TO BE DONE:
Please write out exactly the lines that begin at the line containing "Tell me, of" and run to the end of the records.

SUPPLIED RECORDS:
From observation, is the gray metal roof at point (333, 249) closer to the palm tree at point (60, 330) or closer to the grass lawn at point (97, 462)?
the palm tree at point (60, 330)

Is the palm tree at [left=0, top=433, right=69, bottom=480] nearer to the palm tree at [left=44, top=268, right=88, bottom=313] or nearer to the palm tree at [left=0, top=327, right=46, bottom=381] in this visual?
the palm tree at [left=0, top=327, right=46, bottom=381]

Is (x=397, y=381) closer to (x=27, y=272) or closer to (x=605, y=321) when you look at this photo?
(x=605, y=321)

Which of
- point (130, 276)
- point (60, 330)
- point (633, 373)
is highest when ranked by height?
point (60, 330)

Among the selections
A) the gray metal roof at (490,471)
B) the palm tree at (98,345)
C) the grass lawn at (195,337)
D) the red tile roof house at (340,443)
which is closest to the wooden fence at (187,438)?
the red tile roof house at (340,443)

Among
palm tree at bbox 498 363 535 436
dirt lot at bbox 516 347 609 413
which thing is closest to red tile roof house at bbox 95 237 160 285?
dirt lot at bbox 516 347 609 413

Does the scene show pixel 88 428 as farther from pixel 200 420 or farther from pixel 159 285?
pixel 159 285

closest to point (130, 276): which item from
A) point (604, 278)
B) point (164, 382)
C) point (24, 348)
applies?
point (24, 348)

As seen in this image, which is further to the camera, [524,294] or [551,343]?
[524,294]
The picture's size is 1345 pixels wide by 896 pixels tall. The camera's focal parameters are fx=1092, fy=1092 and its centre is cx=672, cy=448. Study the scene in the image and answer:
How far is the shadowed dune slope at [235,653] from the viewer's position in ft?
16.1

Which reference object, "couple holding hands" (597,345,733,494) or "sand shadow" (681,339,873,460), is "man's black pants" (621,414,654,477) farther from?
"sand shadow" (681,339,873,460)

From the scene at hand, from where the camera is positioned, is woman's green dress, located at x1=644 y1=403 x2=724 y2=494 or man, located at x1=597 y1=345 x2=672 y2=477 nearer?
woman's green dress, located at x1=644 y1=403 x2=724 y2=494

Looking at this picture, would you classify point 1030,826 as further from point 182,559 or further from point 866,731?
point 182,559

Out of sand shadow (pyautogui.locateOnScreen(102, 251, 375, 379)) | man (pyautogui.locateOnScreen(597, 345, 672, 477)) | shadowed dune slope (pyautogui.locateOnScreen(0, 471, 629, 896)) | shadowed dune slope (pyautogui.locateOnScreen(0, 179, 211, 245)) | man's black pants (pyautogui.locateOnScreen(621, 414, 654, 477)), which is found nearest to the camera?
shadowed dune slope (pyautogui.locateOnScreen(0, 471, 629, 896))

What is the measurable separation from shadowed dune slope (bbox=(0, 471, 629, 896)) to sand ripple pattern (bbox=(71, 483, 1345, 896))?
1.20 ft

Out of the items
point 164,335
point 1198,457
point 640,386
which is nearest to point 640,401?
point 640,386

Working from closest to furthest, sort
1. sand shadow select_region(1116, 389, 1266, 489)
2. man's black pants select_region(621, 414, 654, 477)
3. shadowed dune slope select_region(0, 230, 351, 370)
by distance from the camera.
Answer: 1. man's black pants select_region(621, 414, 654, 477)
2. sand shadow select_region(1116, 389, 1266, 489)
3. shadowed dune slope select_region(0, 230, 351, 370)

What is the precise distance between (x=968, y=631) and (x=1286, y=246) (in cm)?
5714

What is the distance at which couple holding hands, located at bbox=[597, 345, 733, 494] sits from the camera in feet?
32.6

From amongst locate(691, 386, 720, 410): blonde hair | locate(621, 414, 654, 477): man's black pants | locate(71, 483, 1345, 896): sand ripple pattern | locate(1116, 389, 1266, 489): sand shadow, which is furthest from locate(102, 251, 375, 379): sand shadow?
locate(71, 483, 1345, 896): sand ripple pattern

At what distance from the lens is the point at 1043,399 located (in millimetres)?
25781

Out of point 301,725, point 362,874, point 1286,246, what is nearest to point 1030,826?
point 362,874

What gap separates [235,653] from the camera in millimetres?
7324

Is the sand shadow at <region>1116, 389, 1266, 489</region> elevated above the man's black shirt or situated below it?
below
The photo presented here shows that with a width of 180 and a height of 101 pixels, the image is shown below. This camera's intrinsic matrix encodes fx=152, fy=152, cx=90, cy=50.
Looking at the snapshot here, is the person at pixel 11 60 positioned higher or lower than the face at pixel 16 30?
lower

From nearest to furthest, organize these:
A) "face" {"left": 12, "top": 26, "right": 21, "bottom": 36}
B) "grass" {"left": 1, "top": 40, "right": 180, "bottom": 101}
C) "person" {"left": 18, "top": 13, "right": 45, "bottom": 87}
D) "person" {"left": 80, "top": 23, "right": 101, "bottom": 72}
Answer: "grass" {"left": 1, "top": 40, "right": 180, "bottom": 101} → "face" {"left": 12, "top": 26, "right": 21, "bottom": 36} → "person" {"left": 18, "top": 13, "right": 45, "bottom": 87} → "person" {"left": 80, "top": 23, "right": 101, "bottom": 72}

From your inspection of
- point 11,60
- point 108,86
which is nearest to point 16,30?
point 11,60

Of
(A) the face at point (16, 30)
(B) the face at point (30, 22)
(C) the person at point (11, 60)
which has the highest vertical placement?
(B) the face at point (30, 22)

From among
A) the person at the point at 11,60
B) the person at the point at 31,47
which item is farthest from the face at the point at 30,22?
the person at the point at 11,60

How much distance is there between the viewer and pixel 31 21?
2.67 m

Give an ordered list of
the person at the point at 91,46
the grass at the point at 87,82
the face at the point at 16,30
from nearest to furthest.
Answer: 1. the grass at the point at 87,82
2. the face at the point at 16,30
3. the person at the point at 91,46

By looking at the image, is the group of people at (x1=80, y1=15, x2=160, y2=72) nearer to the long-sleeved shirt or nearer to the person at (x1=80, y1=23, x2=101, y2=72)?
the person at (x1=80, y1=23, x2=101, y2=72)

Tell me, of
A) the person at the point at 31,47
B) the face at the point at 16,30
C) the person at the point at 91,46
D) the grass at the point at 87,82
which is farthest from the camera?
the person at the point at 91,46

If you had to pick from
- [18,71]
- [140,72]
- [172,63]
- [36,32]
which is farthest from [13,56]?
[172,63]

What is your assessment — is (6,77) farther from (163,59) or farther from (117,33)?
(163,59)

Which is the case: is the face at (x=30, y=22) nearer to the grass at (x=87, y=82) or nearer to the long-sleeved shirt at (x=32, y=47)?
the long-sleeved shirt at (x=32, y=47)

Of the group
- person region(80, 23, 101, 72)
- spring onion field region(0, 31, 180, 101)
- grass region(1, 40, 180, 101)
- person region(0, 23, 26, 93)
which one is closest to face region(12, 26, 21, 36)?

ANSWER TO THE EXERCISE:
Tell me, of
A) the person at the point at 31,47
B) the face at the point at 16,30
C) the person at the point at 91,46
D) the grass at the point at 87,82
which is farthest from the camera?
the person at the point at 91,46

If you had to pick from
- [18,71]
- [140,72]
- [172,63]
- [36,32]
which is farthest from [13,56]?
[172,63]

What is your assessment — is (6,77) farther from (163,59) or farther from (117,33)?
(163,59)

Which is the case: is the face at (x=30, y=22) nearer to the grass at (x=87, y=82) or nearer to the long-sleeved shirt at (x=32, y=47)?
the long-sleeved shirt at (x=32, y=47)

Of the group
- person region(80, 23, 101, 72)
- spring onion field region(0, 31, 180, 101)
- grass region(1, 40, 180, 101)
- person region(0, 23, 26, 93)
which one is closest to face region(12, 26, 21, 36)?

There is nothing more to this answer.